Q: What kinds of well logs does Petro.ai use as inputs?
A: “The answer is that actually we can take in any logs,” Dr. Brendon Hall, VP of Geoscience explains, “It’s a popular data type that contains all kinds of information. The Petro.ai system is architected so we can add in new data types as they become available.
“You can take what we do with logs right now and divide it into two categories. One is to give Petro.ai insight into the geomechanical situation in the earth. They let us build the geomechanical model. The other one is to let us know more about the geological properties of the subsurface, or the petrophysical properties of what those logs measure.
“The geomechanical is very important for people working in unconventionals. Dr. Mark Zoback has developed a log based approach for determining stress profiles. There are a number of logs that are very useful for building that stress profile. Clay plus TOC, for example, tells you what fraction of ductile material is in the ground.
“Those clay plus TOC logs let you know how that material can deform over time. Dr. Mark Zoback developed something called the Viscoplastic Stress Relaxation theory, VSR. VSR states that the more a solid relaxes over time, the more SHmin, the minimum horizontal stress, or the stress that fractures need to overcome to propagate, can increase. Where you have areas with high clay and TOC you could have a stress barrier there and that’s important to know.
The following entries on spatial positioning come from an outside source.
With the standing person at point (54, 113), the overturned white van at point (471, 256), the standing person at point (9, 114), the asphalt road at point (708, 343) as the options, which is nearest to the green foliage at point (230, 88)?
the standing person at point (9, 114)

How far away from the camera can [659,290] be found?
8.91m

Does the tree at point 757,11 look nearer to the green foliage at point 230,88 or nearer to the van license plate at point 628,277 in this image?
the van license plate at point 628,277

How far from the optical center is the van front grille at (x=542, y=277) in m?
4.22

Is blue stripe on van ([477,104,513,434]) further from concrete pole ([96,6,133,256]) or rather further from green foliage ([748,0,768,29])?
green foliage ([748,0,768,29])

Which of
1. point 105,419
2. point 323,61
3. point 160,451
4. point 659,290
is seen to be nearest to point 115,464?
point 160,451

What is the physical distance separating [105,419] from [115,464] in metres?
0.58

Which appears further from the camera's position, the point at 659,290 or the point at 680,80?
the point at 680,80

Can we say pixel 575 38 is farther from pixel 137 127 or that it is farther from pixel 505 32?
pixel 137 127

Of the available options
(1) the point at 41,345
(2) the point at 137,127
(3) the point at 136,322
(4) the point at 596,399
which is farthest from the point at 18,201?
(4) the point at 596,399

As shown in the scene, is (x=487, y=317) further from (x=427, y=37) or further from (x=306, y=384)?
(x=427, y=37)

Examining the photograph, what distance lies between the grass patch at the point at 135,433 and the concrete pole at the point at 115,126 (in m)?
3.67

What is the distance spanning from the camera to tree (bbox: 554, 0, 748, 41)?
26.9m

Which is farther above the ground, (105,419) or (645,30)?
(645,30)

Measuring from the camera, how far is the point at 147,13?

“Getting out of the geomechanics realm and entering geophysics, the oil saturation log is another one that’s very important. This is a tool that goes down and measures the amount of oil, the percentage of hydrocarbons that are at the various depths of the subsurface. The higher the oil saturation, the more oil and gas there is to exploit there.
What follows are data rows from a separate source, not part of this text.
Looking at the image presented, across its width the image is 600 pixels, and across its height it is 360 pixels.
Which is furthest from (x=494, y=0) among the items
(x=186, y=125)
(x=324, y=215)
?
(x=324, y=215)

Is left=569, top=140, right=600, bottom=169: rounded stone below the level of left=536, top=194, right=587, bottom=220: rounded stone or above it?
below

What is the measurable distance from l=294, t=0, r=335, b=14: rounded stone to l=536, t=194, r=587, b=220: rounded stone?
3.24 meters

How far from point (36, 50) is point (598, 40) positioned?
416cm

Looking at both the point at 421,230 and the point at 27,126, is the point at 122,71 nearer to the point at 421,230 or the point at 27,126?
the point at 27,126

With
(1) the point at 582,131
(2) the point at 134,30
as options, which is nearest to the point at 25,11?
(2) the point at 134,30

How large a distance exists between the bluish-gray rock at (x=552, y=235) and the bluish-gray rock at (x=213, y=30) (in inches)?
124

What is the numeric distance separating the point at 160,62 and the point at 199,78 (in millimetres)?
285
“Sonic logs are also informational. They’re good for getting rock mechanical properties like Young’s modulus. It’s all giving you an idea of the subsurface which you can use to enhance your geologic model.
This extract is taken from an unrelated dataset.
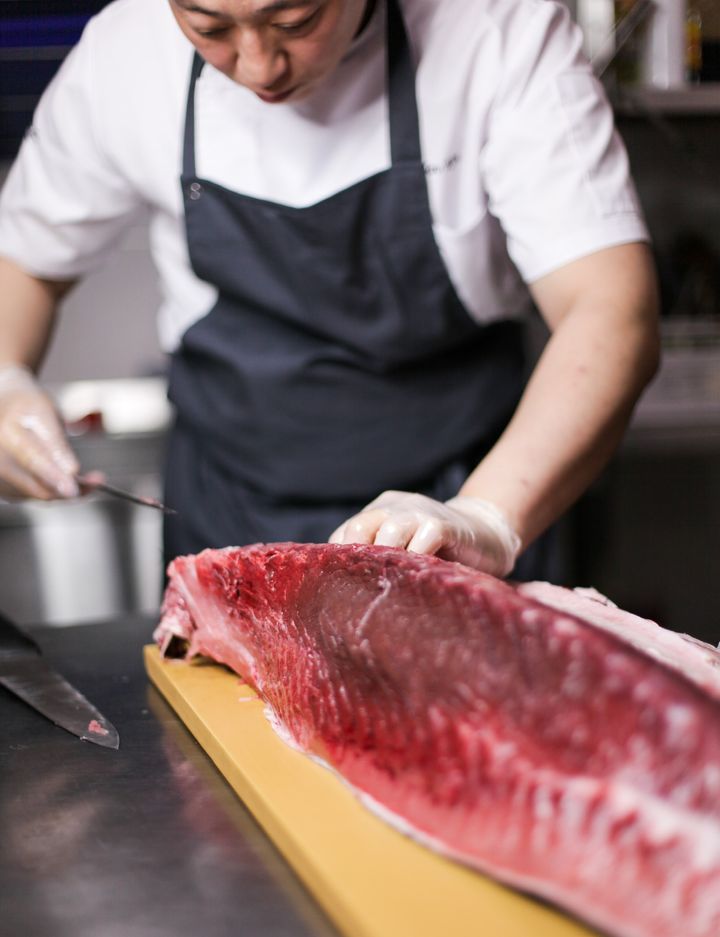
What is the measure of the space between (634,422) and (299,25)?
2.26 m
“One of the things we do with the logs is, we combine it with the frac fingerprint to derive the amount of drainage from a stimulation.”
“Right. Our main goal with the logs,” Kyle LaMotta, VP of Analytics adds, “is that they characterize stress as accurately as possible because that’s going to have a big effect on the drainage. If the stress is accurate, the drainage will be more accurate, and the overall model accuracy will improve. We definitely want to get that right, but then there are other things that might come up that our clients might have a question about, like the correct landing position.”
LaMotta continues, “And we can use proxies for these logs. One thing we use as a geologic feature proxy is lat and long. We know that the geology is changing spatially so the only reason to use a coordinate as an input to the model is to capture that change in the geology spatially. If they have a map of porosity and permeability or oil in place or GOR, we could use those as those would be better features that would explain more than lat and long. We’ll use those as place holders.
“The other thing we do for relative well comparisons is classify the landing interval. Based on their TOCs that they’ve picked for each interval, each well has an assigned landing interval which is also a proxy for the reservoir that it’s landing in. The model should be able to pick up on the relative performance of one interval versus another.
“The key takeaway is Petro.ai can incorporate lots of different logs. We can use them as features and we can interpolate them spatially and stratigraphically. We can take one log and apply it over a large area and include that in the model and apply that information to different wells. We use key geomechanical logs in the model and we can also incorporate geophysical and geological data types as logs too.”